> Задачи:
(a) Перескажите короче абзац статьи о России, который начинается словами «Но наступил декабрь». Главные факты сохраните.
(b) Изложите суть статьи о России в двух предложениях.
(c) Напишите продолжение статьи о России, начиная сразу после ее последнего предложения.

> Фрагмент статьи:
Газета «International Herald Tribune» попросила меня объяснить, что, с точки зрения писателя, происходит в России и чего следует ожидать в будущем.
Что думаю, то и написал. Ничего не скрыл.
Русский текст статьи здесь:
ПОБЕДИТЬ БЕЗ СПЕШКИ
24 сентября, когда на съезде российской правящей партии было объявлено, что нашим следующим президентом снова будет Владимир Пукин, жена сказала мне: «Теперь всё. Нужно уезжать. Я не хочу провести остаток жизни в стране Мистера Добби». «Это не его страна, - ответил я. – Давай подождем. Будет общественный взрыв. Люди не идиоты, они не согласятся с этой рокировкой».
Но шли дни, недели, а общественного взрыва не происходило. Ну, поворчали несколько записных антипутинских ворчунов, я в том числе. А остальной России, казалось, было наплевать: Пукин так Пукин. Еще на 12 лет? Да хоть пожизненно, никаких проблем. И я тоже стал всерьез думать об отъезде. Если нас - тех, кого тошнит от путинского государства - так ничтожно мало, зачем же мы будем мешать нашим безмятежным соотечественникам жить и радоваться?
Не будет преувеличением сказать, что остаток осени был одним из самых депрессивных периодов моей жизни. Тяжело чувствовать себя чужим в собственной стране – особенно писателю.
Но наступил декабрь, и буквально за несколько дней Россия словно проснулась, стала совершенно другой страной. Вдруг оказалось, что люди вроде меня - не маргинальное меньшинство, что нас очень много. В Москве же мы составляем явное большинство. И все споры об отъезде в среде моих знакомых умолкли, будто их никогда и не было. Открытие, повергнувшее всех нас в эйфорию, можно передать тремя словами: «Это наша страна». Последний раз подобное чувство у нас было двадцать лет назад, когда рухнул коммунистический режим.
Со стороны российские события, вероятно, сильно напоминают революционную бурю, прокатившуюся по арабским странам, которые одна за другой стали избавляться от диктаторских или авторитарных режимов. Но аналогия эта обманчива. Единственная, сугубо внешняя черта сходства - важная роль социальных сетей как способа спонтанной организации протестных действий.

> Исходные данные:
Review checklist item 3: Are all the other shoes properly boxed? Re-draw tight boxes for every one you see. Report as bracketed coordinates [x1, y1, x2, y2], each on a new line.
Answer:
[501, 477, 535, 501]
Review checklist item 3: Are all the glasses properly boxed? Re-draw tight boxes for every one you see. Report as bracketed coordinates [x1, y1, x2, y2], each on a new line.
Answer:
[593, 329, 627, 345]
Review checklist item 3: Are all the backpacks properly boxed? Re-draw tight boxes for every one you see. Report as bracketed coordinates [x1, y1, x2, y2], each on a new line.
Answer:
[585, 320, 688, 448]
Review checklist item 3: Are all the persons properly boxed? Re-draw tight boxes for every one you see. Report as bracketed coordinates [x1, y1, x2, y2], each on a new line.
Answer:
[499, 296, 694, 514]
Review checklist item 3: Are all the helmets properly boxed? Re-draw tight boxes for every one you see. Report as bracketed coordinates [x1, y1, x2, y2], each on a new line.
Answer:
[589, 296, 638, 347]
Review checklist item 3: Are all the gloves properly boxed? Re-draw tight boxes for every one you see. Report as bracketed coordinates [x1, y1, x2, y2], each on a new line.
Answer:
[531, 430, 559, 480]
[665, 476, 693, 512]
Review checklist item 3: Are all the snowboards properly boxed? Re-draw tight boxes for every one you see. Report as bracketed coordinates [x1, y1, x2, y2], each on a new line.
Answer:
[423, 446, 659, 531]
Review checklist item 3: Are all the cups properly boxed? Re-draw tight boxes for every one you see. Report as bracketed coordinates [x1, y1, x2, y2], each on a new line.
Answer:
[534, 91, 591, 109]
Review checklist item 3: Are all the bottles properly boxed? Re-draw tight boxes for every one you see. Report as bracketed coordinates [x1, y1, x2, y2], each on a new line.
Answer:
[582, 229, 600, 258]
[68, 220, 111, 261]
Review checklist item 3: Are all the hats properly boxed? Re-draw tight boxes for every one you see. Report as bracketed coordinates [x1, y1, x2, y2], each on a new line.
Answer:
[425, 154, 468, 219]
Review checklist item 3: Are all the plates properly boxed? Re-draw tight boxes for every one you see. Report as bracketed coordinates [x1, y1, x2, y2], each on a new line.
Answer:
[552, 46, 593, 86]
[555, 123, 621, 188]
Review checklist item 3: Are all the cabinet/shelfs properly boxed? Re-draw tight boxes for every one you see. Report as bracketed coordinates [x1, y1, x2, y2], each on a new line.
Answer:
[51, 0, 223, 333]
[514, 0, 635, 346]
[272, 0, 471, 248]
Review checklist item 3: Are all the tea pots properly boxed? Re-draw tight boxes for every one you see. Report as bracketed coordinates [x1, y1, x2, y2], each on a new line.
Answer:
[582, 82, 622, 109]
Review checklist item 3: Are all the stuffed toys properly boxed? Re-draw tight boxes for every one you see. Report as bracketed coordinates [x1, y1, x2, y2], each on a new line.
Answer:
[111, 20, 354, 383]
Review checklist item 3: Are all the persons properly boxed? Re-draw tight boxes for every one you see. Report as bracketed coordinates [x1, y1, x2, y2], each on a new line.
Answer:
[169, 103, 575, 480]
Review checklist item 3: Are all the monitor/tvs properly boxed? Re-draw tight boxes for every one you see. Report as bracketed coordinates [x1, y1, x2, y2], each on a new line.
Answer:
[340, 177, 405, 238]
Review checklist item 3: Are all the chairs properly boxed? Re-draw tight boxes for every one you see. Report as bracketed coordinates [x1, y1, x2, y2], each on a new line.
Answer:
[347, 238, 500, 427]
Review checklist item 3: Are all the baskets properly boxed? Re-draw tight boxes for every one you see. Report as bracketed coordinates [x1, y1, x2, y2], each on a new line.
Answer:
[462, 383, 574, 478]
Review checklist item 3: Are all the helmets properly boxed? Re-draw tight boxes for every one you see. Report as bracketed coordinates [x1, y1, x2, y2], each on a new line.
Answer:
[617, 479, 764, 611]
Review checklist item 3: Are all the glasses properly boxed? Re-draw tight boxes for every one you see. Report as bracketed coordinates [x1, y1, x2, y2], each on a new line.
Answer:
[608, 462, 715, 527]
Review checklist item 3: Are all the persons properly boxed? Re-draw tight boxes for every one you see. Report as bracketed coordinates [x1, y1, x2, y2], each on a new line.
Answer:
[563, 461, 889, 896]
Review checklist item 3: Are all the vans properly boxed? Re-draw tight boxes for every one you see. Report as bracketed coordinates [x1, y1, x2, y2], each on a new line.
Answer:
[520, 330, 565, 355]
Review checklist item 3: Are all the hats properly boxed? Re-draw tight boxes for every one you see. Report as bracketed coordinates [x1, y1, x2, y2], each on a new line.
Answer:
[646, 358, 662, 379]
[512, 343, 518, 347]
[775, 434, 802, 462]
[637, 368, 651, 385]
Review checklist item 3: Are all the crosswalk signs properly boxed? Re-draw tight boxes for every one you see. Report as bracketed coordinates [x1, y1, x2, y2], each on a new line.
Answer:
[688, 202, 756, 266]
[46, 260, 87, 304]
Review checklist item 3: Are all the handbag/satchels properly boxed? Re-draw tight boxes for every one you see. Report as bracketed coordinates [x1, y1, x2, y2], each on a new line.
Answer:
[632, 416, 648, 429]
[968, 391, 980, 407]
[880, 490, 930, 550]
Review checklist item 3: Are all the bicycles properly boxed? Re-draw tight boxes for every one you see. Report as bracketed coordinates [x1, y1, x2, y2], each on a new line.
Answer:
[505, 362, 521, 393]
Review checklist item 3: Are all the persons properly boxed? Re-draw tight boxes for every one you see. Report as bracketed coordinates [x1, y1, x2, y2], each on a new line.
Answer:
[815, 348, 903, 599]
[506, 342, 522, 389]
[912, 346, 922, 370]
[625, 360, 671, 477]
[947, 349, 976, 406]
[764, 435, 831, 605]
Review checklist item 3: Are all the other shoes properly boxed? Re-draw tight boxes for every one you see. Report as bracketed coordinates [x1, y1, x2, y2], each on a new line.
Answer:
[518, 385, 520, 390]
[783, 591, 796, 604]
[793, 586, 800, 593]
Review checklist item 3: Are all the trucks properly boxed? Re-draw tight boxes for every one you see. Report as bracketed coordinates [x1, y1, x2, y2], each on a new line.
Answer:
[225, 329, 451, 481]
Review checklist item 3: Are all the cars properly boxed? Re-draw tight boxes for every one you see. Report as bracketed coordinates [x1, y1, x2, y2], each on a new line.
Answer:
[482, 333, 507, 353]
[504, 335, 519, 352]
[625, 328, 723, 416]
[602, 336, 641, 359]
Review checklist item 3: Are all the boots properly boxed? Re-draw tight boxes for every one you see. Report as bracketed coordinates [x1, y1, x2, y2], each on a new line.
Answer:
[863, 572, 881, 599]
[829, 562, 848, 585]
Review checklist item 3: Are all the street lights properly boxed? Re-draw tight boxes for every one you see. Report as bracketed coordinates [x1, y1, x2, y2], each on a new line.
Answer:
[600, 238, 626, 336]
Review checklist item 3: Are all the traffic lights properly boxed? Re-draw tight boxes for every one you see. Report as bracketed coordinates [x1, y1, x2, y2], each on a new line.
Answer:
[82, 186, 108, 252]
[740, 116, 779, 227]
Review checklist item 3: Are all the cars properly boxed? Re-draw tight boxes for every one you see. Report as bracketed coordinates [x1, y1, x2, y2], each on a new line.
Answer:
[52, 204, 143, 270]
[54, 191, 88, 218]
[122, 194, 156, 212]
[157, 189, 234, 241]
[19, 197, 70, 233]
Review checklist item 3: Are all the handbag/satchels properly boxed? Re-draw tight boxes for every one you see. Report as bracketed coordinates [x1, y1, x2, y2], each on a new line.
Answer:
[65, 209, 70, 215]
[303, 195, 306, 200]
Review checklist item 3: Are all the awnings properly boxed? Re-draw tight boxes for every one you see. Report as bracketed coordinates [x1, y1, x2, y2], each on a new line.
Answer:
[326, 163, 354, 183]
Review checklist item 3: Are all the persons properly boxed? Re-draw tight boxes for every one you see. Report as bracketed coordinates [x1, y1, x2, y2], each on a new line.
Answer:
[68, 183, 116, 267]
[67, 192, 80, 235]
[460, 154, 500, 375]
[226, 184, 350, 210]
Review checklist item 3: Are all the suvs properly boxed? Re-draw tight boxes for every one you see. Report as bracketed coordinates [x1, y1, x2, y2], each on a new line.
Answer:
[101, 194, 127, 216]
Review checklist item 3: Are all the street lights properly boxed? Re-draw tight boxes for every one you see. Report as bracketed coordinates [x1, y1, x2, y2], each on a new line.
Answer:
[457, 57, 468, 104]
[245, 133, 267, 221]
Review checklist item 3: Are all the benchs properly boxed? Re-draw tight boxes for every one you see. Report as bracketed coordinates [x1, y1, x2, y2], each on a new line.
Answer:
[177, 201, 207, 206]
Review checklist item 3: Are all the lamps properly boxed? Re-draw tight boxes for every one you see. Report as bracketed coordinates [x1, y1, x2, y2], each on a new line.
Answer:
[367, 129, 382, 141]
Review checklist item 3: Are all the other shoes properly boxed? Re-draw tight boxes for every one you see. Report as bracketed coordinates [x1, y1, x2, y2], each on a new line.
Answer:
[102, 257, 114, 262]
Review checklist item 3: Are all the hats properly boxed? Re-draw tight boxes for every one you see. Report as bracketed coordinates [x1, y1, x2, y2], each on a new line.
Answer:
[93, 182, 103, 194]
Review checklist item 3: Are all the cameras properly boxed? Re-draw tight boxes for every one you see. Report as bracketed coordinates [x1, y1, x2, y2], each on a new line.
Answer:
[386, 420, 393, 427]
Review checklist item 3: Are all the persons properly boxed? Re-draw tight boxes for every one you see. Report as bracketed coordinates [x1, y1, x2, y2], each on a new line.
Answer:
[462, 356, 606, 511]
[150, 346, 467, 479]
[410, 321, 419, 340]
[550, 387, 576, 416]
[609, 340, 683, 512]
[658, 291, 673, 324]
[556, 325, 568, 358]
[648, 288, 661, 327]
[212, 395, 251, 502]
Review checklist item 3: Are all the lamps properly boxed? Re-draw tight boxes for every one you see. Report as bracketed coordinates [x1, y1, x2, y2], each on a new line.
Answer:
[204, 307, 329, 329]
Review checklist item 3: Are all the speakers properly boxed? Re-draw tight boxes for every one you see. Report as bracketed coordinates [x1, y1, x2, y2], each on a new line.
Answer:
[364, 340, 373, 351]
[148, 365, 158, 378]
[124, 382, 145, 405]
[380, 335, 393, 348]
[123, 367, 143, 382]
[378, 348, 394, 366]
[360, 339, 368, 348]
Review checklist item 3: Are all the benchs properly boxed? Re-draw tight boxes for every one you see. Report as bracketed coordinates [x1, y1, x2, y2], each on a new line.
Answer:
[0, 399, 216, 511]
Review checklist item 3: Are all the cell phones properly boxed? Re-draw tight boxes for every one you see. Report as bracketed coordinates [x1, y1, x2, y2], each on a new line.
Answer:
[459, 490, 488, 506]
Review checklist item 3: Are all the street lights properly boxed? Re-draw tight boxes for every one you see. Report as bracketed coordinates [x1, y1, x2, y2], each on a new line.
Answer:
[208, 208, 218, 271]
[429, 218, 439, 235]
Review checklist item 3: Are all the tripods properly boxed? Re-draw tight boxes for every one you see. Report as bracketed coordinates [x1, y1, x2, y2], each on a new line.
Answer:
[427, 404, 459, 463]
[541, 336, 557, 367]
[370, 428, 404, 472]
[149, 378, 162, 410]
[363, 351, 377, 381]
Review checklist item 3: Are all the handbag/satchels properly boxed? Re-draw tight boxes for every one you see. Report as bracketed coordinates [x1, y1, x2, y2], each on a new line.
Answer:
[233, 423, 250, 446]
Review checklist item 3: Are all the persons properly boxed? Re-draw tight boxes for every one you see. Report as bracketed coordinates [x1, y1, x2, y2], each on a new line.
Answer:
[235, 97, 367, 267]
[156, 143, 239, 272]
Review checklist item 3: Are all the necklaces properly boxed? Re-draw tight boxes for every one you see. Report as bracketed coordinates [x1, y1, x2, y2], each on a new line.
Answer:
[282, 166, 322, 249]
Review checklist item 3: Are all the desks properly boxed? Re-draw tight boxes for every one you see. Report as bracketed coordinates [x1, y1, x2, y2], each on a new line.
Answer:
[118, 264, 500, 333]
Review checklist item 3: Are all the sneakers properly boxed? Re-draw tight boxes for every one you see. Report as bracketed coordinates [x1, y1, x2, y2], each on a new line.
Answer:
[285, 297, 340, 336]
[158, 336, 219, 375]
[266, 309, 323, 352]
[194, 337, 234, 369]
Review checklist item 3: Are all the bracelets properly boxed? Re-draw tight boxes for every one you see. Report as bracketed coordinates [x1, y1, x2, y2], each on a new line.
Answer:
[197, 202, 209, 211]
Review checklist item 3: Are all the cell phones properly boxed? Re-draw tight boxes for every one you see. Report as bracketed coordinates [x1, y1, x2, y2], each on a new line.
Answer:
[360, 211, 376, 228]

> Ответы по задачам:
(a) В декабре Россия за несколько дней словно проснулась и стала другой страной. Выяснилось, что люди, похожие на автора, не маргинальное меньшинство: их очень много, а в Москве они составляют явное большинство. Споры об отъезде среди знакомых автора смолкли. Всех охватила эйфория от открытия «Это наша страна». Такое чувство в последний раз было двадцать лет назад, когда рухнул коммунистический режим.

(b) 24 сентября объявили, что следующим президентом снова будет Владимир Пукин, но общественного взрыва за этим не последовало, и автор, чувствуя себя чужим в собственной стране, всерьез задумался об отъезде. В декабре Россия словно проснулась, и недовольных оказалось очень много; со стороны это похоже на революции в арабских странах, однако автор считает такую аналогию обманчивой.

(c)
В России происходит нечто совсем иное, довольно необычная штука: революция среднего класса – сословия, по своей природе нереволюционного.
Многим людям, в том числе самим россиянам, внезапное пробуждение общества кажется чудом. Но никакого чуда нет. Это следствие естественного общественного процесса. Точнее двух диаметрально противоположных процессов.
Первый – это глубинные изменения, происходившие с обществом в течение двух десятилетий. Десятки миллионов людей учились жить при «диком» капитализме: решать свои материальные проблемы без участия государства, существовать в условиях жесткой конкуренции, обеспечивать нормальный уровень жизни своим семьям. Эти семена прорастали под землей, почти невидимые глазу - и вдруг отовсюду разом полезла трава. Черная, голая земля вмиг стала зеленой.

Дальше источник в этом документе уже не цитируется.